UNESCO'nun 50 yılda 3 kez Yunus Emre'ye sarıldığını gördüklerini belirten Uysal, şöyle konuştu:
"Demek ki 50 yıllık süreçte Yunus Emre'ye bir ihtiyaç söz konusu olmuş. Bunu değerlendirirken, okurken, ister istemez Yunus Emre'nin yaşadığı döneme gitmek gerekiyor. Anadolu'da siyasi, sosyal ve kültürel olarak birçok sıkıntılarla karşılaşılan bir dönem var. Sürekli devam eden göçler var. Etkisi her geçen gün artan Moğol saldırıları var. Beylerin kendi aralarındaki çekişmeleri var. Kuraklık ve salgın hastalıklar da hesaba katıldığında Yunus'un yaşadığı dönem ile günümüzde çok ciddi benzerlik görebiliriz. Demek ki Yunus her dönem çağrısını hissettiren bir isim. İşte, herkesin can derdine düştüğü bir ortamda UNESCO'nun, candan çok cananı düşünen Yunus Emre'yi çağırması, Hacı Bektaş'a sarılması son derece anlamlıdır. Yedi asır önce bu toprakları mayalayan Yunus, bugün de coğrafyamızı, dünyamızı yeniden inşa edecektir. İnancımız, ümidimiz bu yöndedir."

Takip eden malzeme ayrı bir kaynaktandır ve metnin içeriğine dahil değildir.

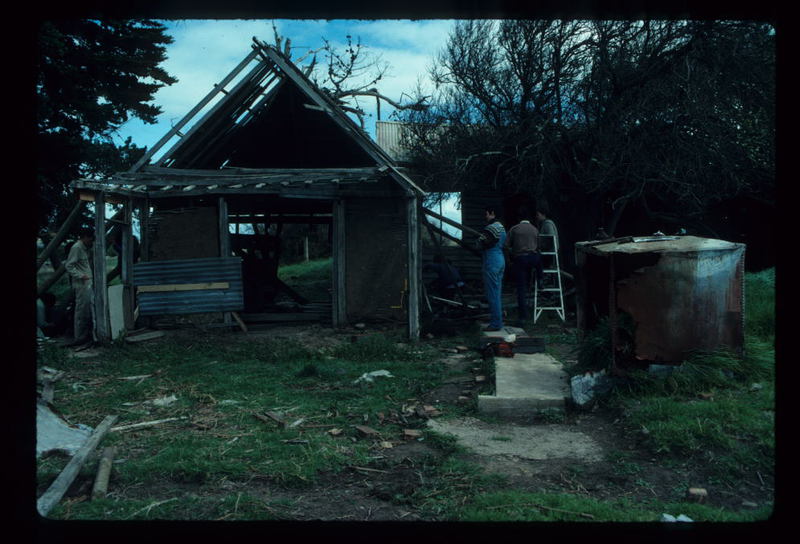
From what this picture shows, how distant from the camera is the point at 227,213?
11484mm

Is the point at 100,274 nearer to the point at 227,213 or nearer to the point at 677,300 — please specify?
the point at 227,213

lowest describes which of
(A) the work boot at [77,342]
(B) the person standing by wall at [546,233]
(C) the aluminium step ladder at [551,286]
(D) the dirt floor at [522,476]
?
(D) the dirt floor at [522,476]

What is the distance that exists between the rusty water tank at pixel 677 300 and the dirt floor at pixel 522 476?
0.98m

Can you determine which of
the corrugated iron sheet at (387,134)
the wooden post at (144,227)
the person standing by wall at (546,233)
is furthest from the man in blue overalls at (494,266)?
the corrugated iron sheet at (387,134)

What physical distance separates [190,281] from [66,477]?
726 cm

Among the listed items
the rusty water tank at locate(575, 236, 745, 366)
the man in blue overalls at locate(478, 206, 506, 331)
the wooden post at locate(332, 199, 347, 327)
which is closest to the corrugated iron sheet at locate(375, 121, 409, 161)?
the wooden post at locate(332, 199, 347, 327)

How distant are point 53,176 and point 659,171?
14454 mm

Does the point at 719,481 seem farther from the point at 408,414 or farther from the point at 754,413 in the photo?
the point at 408,414

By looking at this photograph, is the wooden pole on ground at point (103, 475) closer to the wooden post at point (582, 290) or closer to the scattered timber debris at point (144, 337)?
the scattered timber debris at point (144, 337)

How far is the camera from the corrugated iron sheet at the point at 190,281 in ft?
36.3

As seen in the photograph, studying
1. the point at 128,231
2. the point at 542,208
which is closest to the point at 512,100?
the point at 542,208

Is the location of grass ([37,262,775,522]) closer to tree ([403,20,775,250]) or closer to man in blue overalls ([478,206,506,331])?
man in blue overalls ([478,206,506,331])

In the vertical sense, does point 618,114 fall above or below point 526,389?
above

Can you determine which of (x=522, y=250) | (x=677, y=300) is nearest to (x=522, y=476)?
(x=677, y=300)
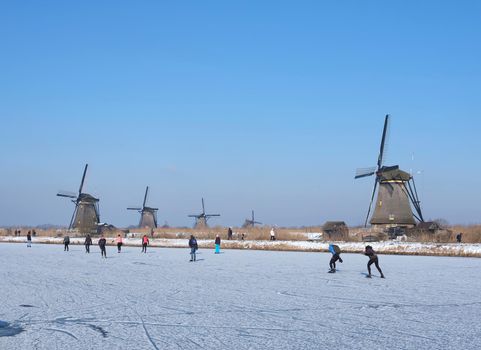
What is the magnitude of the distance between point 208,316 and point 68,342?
273 centimetres

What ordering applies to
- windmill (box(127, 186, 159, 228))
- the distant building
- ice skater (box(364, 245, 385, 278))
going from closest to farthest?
ice skater (box(364, 245, 385, 278)) → the distant building → windmill (box(127, 186, 159, 228))

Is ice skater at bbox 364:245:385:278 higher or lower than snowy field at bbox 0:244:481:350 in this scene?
higher

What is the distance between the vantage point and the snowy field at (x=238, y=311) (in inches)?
296

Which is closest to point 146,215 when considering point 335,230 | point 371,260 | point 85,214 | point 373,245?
point 85,214

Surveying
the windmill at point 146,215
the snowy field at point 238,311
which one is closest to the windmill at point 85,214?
the windmill at point 146,215

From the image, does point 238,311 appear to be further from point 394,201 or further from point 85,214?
point 85,214

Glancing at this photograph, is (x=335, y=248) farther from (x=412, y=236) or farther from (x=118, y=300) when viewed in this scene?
(x=412, y=236)

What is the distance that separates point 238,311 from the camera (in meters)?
10.0

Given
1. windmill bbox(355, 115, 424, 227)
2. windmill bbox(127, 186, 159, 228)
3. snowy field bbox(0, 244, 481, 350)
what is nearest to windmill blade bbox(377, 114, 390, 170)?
windmill bbox(355, 115, 424, 227)

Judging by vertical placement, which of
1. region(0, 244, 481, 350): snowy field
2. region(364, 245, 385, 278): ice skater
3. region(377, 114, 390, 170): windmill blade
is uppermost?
region(377, 114, 390, 170): windmill blade

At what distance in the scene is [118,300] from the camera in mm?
11336

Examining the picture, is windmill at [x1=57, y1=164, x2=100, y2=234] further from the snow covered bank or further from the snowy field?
the snowy field

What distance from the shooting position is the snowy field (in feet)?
24.7

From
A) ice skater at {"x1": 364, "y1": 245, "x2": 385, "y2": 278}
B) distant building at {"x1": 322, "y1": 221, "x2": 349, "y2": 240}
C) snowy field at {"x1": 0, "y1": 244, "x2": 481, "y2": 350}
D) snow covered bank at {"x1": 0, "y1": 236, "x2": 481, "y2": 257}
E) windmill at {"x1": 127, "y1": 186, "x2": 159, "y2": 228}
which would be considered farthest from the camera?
windmill at {"x1": 127, "y1": 186, "x2": 159, "y2": 228}
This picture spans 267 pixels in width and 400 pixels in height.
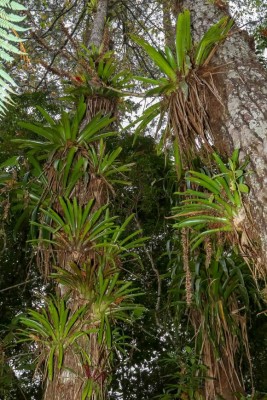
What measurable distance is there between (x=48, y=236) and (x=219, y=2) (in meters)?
1.62

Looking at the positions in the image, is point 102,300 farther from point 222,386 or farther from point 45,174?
point 222,386

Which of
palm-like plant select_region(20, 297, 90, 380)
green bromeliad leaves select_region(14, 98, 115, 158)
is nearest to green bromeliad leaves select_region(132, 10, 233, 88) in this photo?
green bromeliad leaves select_region(14, 98, 115, 158)

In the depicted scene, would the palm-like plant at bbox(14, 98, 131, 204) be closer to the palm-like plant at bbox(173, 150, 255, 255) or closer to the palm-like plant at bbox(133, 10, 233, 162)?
the palm-like plant at bbox(133, 10, 233, 162)

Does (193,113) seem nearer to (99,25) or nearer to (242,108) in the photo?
(242,108)

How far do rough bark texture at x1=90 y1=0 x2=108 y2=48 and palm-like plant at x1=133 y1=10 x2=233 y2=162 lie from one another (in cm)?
160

"Okumalar hazirandan sonra şartlar oluşursa yüz yüze devam edecek"
Uysal, Yunus Emre'yi genç nesillere anlatmak adına, üniversite bünyesindeki Dil ve Edebiyat Öğrenci Topluluğu ile "Yunus Emre Okumaları" programı hazırladıklarını bildirdi.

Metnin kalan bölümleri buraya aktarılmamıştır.